Please repeat the feature selection passage between "The experiments with" and "accuracy was obtained.", inclusive, swapping "threshold" for "cutoff".

SOURCE DOCUMENT
-- -- --
The experiments with the threshold for the decision were done using the Bayesian Network feature selection approach. We utilized the maximum classification accuracy (of the eight learning algorithms described in section 2.4.1) to find out where the highest accuracy was obtained.
2.4 Materials
2.4.1 Feature selection methods
As said before, the comparison of objects produces a difference matrix. Then, the difference matrix was fed to two classical feature selection methods: 1) a Bayesian network was learned using the difference matrix, after, a Markov blanket was obtained (which signifies the feature selection); and 2) we fed the difference matrix to the logical combinatory approach in order to obtain the typical testors which are consider subsets with the most relevant features.
Code was developed using R environment [22] to build Bayesian networks and their corresponding Markov blanket. From the bnlearn library [23] eight algorithms were applied to the difference matrix: PC, GrowShrink (GS), Incremental Association Markov Blanket (IAMB), Interleaved Incremental Association (InterIAMB), Tabu Search (Tabu), MaxMin Hill Climbing (MMHC), General 2Phase Restricted Maximization (RSMAX2) and Hybrid HPC (H2PC); we chose these algorithms, from bnlearn library, because they are a mixture of constraintbased and scorebased methods which are more appropriate to discover the independence relations between the variables in the model [24].
-- -- --
EXTRACTED MATERIAL
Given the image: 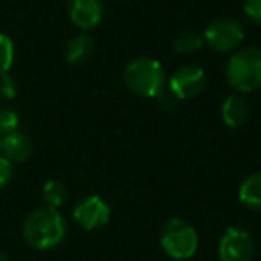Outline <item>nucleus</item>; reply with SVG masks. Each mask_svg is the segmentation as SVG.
I'll return each instance as SVG.
<instances>
[{
	"instance_id": "f257e3e1",
	"label": "nucleus",
	"mask_w": 261,
	"mask_h": 261,
	"mask_svg": "<svg viewBox=\"0 0 261 261\" xmlns=\"http://www.w3.org/2000/svg\"><path fill=\"white\" fill-rule=\"evenodd\" d=\"M22 234L34 249L50 250L65 240L66 220L58 207H36L23 220Z\"/></svg>"
},
{
	"instance_id": "f03ea898",
	"label": "nucleus",
	"mask_w": 261,
	"mask_h": 261,
	"mask_svg": "<svg viewBox=\"0 0 261 261\" xmlns=\"http://www.w3.org/2000/svg\"><path fill=\"white\" fill-rule=\"evenodd\" d=\"M122 79L130 93L145 98H156L167 90V73L158 59L136 58L123 68Z\"/></svg>"
},
{
	"instance_id": "7ed1b4c3",
	"label": "nucleus",
	"mask_w": 261,
	"mask_h": 261,
	"mask_svg": "<svg viewBox=\"0 0 261 261\" xmlns=\"http://www.w3.org/2000/svg\"><path fill=\"white\" fill-rule=\"evenodd\" d=\"M227 84L238 93H252L261 88V48L245 47L231 54L225 65Z\"/></svg>"
},
{
	"instance_id": "20e7f679",
	"label": "nucleus",
	"mask_w": 261,
	"mask_h": 261,
	"mask_svg": "<svg viewBox=\"0 0 261 261\" xmlns=\"http://www.w3.org/2000/svg\"><path fill=\"white\" fill-rule=\"evenodd\" d=\"M161 249L168 257L186 261L195 256L199 249V234L195 227L182 218H170L165 222L160 234Z\"/></svg>"
},
{
	"instance_id": "39448f33",
	"label": "nucleus",
	"mask_w": 261,
	"mask_h": 261,
	"mask_svg": "<svg viewBox=\"0 0 261 261\" xmlns=\"http://www.w3.org/2000/svg\"><path fill=\"white\" fill-rule=\"evenodd\" d=\"M202 38L213 52H234L245 40V29L238 20L220 16L206 27Z\"/></svg>"
},
{
	"instance_id": "423d86ee",
	"label": "nucleus",
	"mask_w": 261,
	"mask_h": 261,
	"mask_svg": "<svg viewBox=\"0 0 261 261\" xmlns=\"http://www.w3.org/2000/svg\"><path fill=\"white\" fill-rule=\"evenodd\" d=\"M72 217L79 227L84 231H97L108 225L111 218V210L108 202L98 195H86L75 202L72 207Z\"/></svg>"
},
{
	"instance_id": "0eeeda50",
	"label": "nucleus",
	"mask_w": 261,
	"mask_h": 261,
	"mask_svg": "<svg viewBox=\"0 0 261 261\" xmlns=\"http://www.w3.org/2000/svg\"><path fill=\"white\" fill-rule=\"evenodd\" d=\"M256 245L249 231L243 227H227L218 242L220 261H252Z\"/></svg>"
},
{
	"instance_id": "6e6552de",
	"label": "nucleus",
	"mask_w": 261,
	"mask_h": 261,
	"mask_svg": "<svg viewBox=\"0 0 261 261\" xmlns=\"http://www.w3.org/2000/svg\"><path fill=\"white\" fill-rule=\"evenodd\" d=\"M206 86V72L202 66L193 65H182L175 70L167 81V88L179 98V100H190L197 97Z\"/></svg>"
},
{
	"instance_id": "1a4fd4ad",
	"label": "nucleus",
	"mask_w": 261,
	"mask_h": 261,
	"mask_svg": "<svg viewBox=\"0 0 261 261\" xmlns=\"http://www.w3.org/2000/svg\"><path fill=\"white\" fill-rule=\"evenodd\" d=\"M104 0H68V15L81 31H91L104 18Z\"/></svg>"
},
{
	"instance_id": "9d476101",
	"label": "nucleus",
	"mask_w": 261,
	"mask_h": 261,
	"mask_svg": "<svg viewBox=\"0 0 261 261\" xmlns=\"http://www.w3.org/2000/svg\"><path fill=\"white\" fill-rule=\"evenodd\" d=\"M0 156H4L13 165L23 163L33 156V142L22 130L0 136Z\"/></svg>"
},
{
	"instance_id": "9b49d317",
	"label": "nucleus",
	"mask_w": 261,
	"mask_h": 261,
	"mask_svg": "<svg viewBox=\"0 0 261 261\" xmlns=\"http://www.w3.org/2000/svg\"><path fill=\"white\" fill-rule=\"evenodd\" d=\"M220 115H222V122L229 129H238V127L245 125V122L249 120V106H247V100L238 93L229 95L222 102Z\"/></svg>"
},
{
	"instance_id": "f8f14e48",
	"label": "nucleus",
	"mask_w": 261,
	"mask_h": 261,
	"mask_svg": "<svg viewBox=\"0 0 261 261\" xmlns=\"http://www.w3.org/2000/svg\"><path fill=\"white\" fill-rule=\"evenodd\" d=\"M95 52V41L90 34L79 33L68 40L65 47V58L70 65H84Z\"/></svg>"
},
{
	"instance_id": "ddd939ff",
	"label": "nucleus",
	"mask_w": 261,
	"mask_h": 261,
	"mask_svg": "<svg viewBox=\"0 0 261 261\" xmlns=\"http://www.w3.org/2000/svg\"><path fill=\"white\" fill-rule=\"evenodd\" d=\"M238 199L249 210L261 211V172L243 179L238 188Z\"/></svg>"
},
{
	"instance_id": "4468645a",
	"label": "nucleus",
	"mask_w": 261,
	"mask_h": 261,
	"mask_svg": "<svg viewBox=\"0 0 261 261\" xmlns=\"http://www.w3.org/2000/svg\"><path fill=\"white\" fill-rule=\"evenodd\" d=\"M41 197H43L47 206L58 207L59 210V207L66 202V199H68V192H66V186L63 185L61 181L52 179V181H47L43 185V188H41Z\"/></svg>"
},
{
	"instance_id": "2eb2a0df",
	"label": "nucleus",
	"mask_w": 261,
	"mask_h": 261,
	"mask_svg": "<svg viewBox=\"0 0 261 261\" xmlns=\"http://www.w3.org/2000/svg\"><path fill=\"white\" fill-rule=\"evenodd\" d=\"M204 47V38L197 34L195 31H185L174 40V50L181 56L195 54L197 50Z\"/></svg>"
},
{
	"instance_id": "dca6fc26",
	"label": "nucleus",
	"mask_w": 261,
	"mask_h": 261,
	"mask_svg": "<svg viewBox=\"0 0 261 261\" xmlns=\"http://www.w3.org/2000/svg\"><path fill=\"white\" fill-rule=\"evenodd\" d=\"M15 61V43L8 34L0 33V75L8 73Z\"/></svg>"
},
{
	"instance_id": "f3484780",
	"label": "nucleus",
	"mask_w": 261,
	"mask_h": 261,
	"mask_svg": "<svg viewBox=\"0 0 261 261\" xmlns=\"http://www.w3.org/2000/svg\"><path fill=\"white\" fill-rule=\"evenodd\" d=\"M20 127V118L11 108H0V136L15 133Z\"/></svg>"
},
{
	"instance_id": "a211bd4d",
	"label": "nucleus",
	"mask_w": 261,
	"mask_h": 261,
	"mask_svg": "<svg viewBox=\"0 0 261 261\" xmlns=\"http://www.w3.org/2000/svg\"><path fill=\"white\" fill-rule=\"evenodd\" d=\"M18 95V84L9 73L0 75V97L4 98H15Z\"/></svg>"
},
{
	"instance_id": "6ab92c4d",
	"label": "nucleus",
	"mask_w": 261,
	"mask_h": 261,
	"mask_svg": "<svg viewBox=\"0 0 261 261\" xmlns=\"http://www.w3.org/2000/svg\"><path fill=\"white\" fill-rule=\"evenodd\" d=\"M243 13L256 25H261V0H243Z\"/></svg>"
},
{
	"instance_id": "aec40b11",
	"label": "nucleus",
	"mask_w": 261,
	"mask_h": 261,
	"mask_svg": "<svg viewBox=\"0 0 261 261\" xmlns=\"http://www.w3.org/2000/svg\"><path fill=\"white\" fill-rule=\"evenodd\" d=\"M156 100H158L160 109H163V111H172V109H175V108H177V104H179V98L175 97V95L172 93L168 88L163 91V93L158 95Z\"/></svg>"
},
{
	"instance_id": "412c9836",
	"label": "nucleus",
	"mask_w": 261,
	"mask_h": 261,
	"mask_svg": "<svg viewBox=\"0 0 261 261\" xmlns=\"http://www.w3.org/2000/svg\"><path fill=\"white\" fill-rule=\"evenodd\" d=\"M13 179V163L8 161L4 156H0V190L11 182Z\"/></svg>"
},
{
	"instance_id": "4be33fe9",
	"label": "nucleus",
	"mask_w": 261,
	"mask_h": 261,
	"mask_svg": "<svg viewBox=\"0 0 261 261\" xmlns=\"http://www.w3.org/2000/svg\"><path fill=\"white\" fill-rule=\"evenodd\" d=\"M0 261H9L8 257H6V254L2 252V250H0Z\"/></svg>"
}]
</instances>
-- -- --
EXPECTED ANSWER
The experiments with the cutoff for the decision were done using the Bayesian Network feature selection approach. We utilized the maximum classification accuracy (of the eight learning algorithms described in section 2.4.1) to find out where the highest accuracy was obtained.